The mode of surveying involved in the appeal of the complainants below, forms the next inquiry. The [188]*188court below has directed the survey of the 1000 acres by commencing at the beginning and extending down with the meanders of the river the distance called for, then running from the termination of this line, south ten degrees west, so far that a line run to the beginning will include the quantity, making the survey as near a triangular figure as the curves of the river, which forms one line, will admit. It is contended by the complainants below, that the survey ought to extend S. 10, west from each end of the line on the river so far that a line parallel to the general course of the stream, will include the quantity.

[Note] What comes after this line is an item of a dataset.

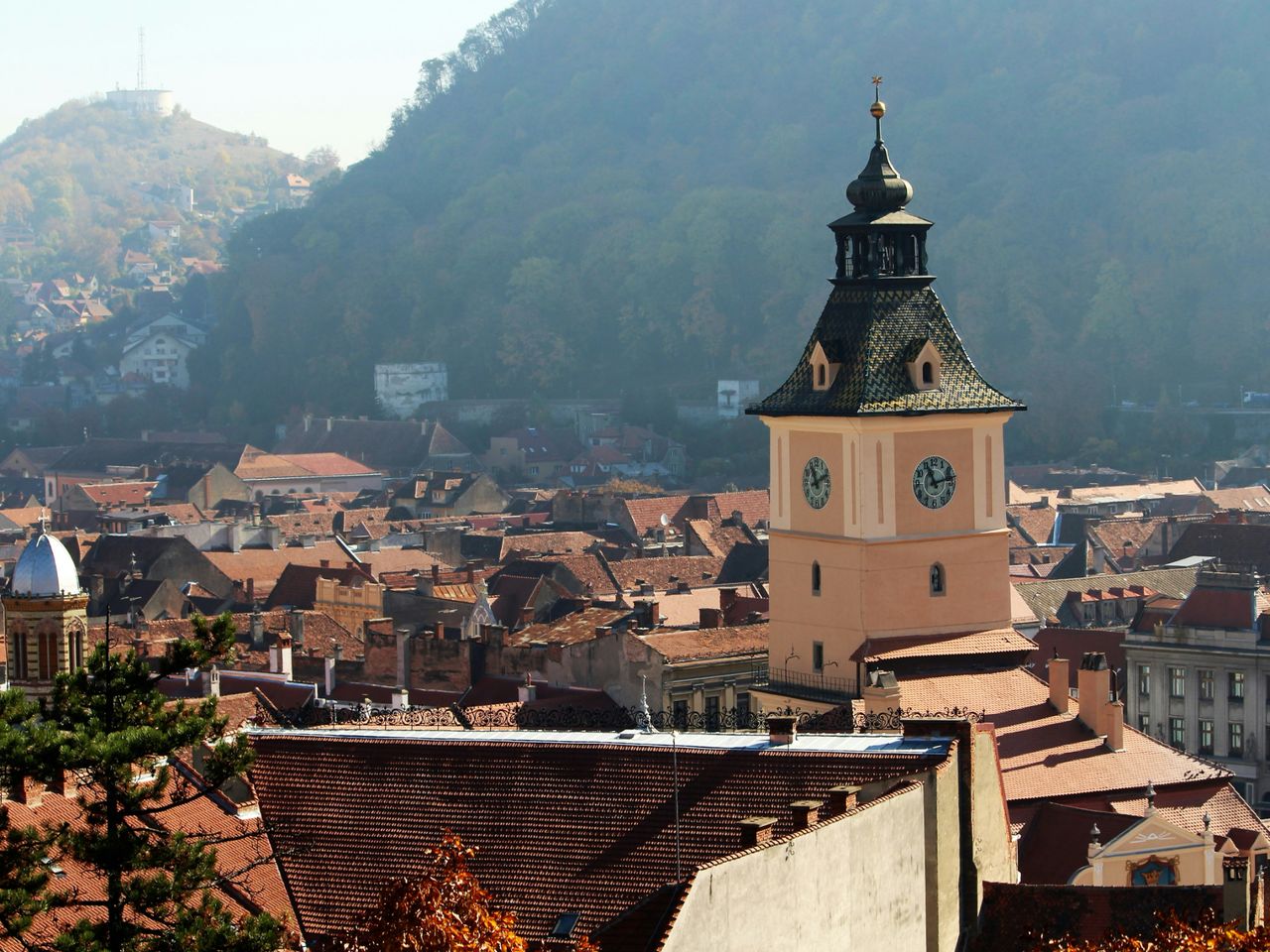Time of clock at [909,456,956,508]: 11:12
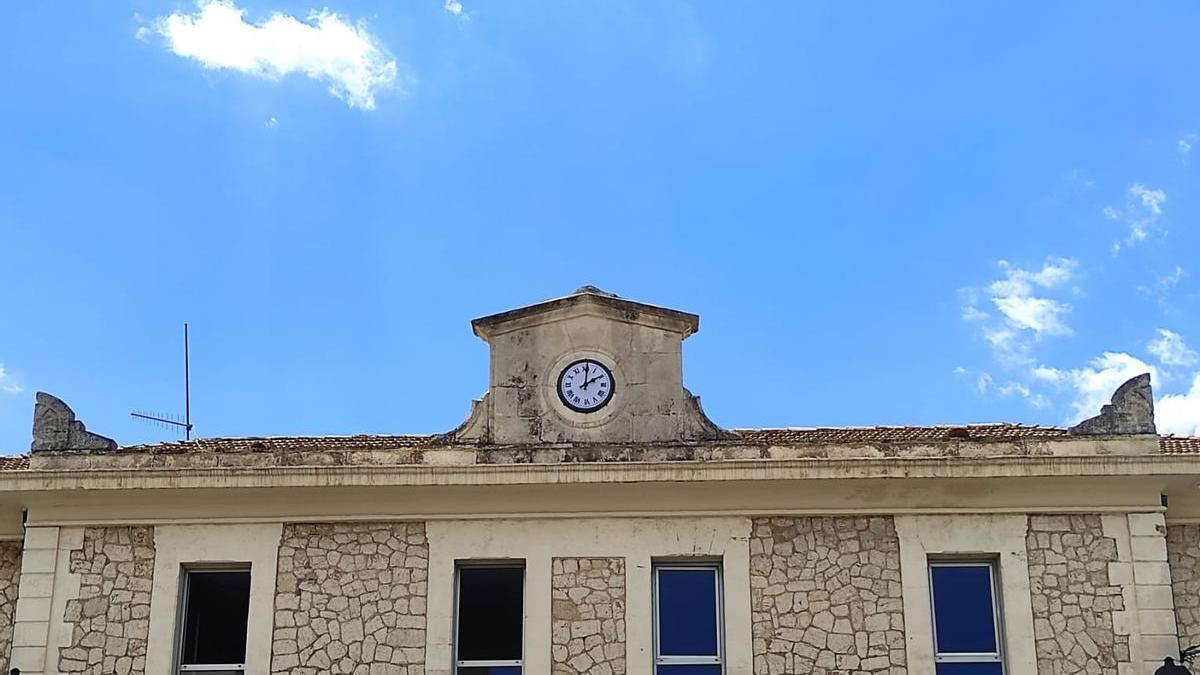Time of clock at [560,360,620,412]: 2:00
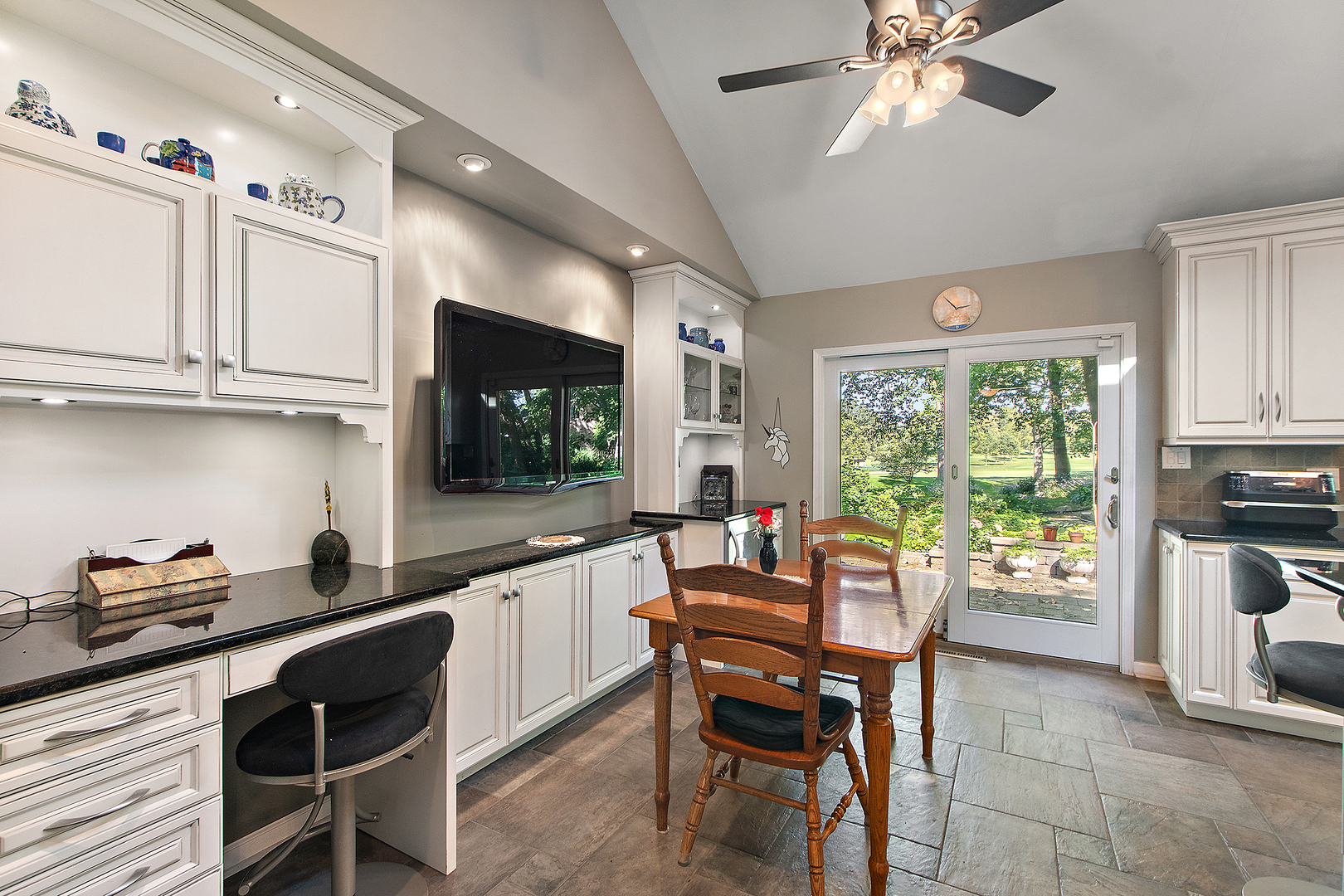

The ancient principle, which has long governed the decisions of this court, that the constructive figure of an entry ought to be rectangular, unless the calls otherwise direct, or as near a square as practicable, when the locator has shewn a disposition to deviate partially from a square, must, we apprehend, apply to and govern this case. The difficulty arises from the words " S. 10, west and back for quantity.” The words "S. 10, west,” cannot intend to point out the course down the river, and be considered as a further direction for that line, because the line is to bind on the river, which runs a northwestwardly course. They must then be applied to the next direction from the river, and the " words back for quantity,” must mean, 1st. back to the termination on the river or base line, or 2dly. back from the river as to the body of the land, or 3dly. back to the beginning, after running S. 10 degrees west, from the termination of the base. The first meaning is absurd, as it would give the locator no land, which never could be intended. The third departs from the rectangular principle, and places the survey in a triangular form, by construction, which is inadmissible, unless compelled by the calls of the entry. And if the words do mean " back to the beginning” from the termination of a line south, ten degrees west, from the termination of the base, the locator ought to he presumed to intend going back to the beginning with the land, running a back line parallel to the general course of the river, which would amount to the same thing as the second construction, which we conceive is the right one. The survey ought, therefore, to be constructed upon the river or base line, by extending from each end thereof, S. ten degrees west, so far that a line [189]*189parallel to the base, which is the general course of the river, or a straight line extended from each end of the six hundred and fifty six poles, run with the meanders of the stream, will include the quantity of one thousand acres.
The decree of the court below, must, therefore, be reversed with costs, and the cause be remanded for a decree to be there entered conformable to this opinion, and M’Clung’s heirs must recover the costs of both appeals.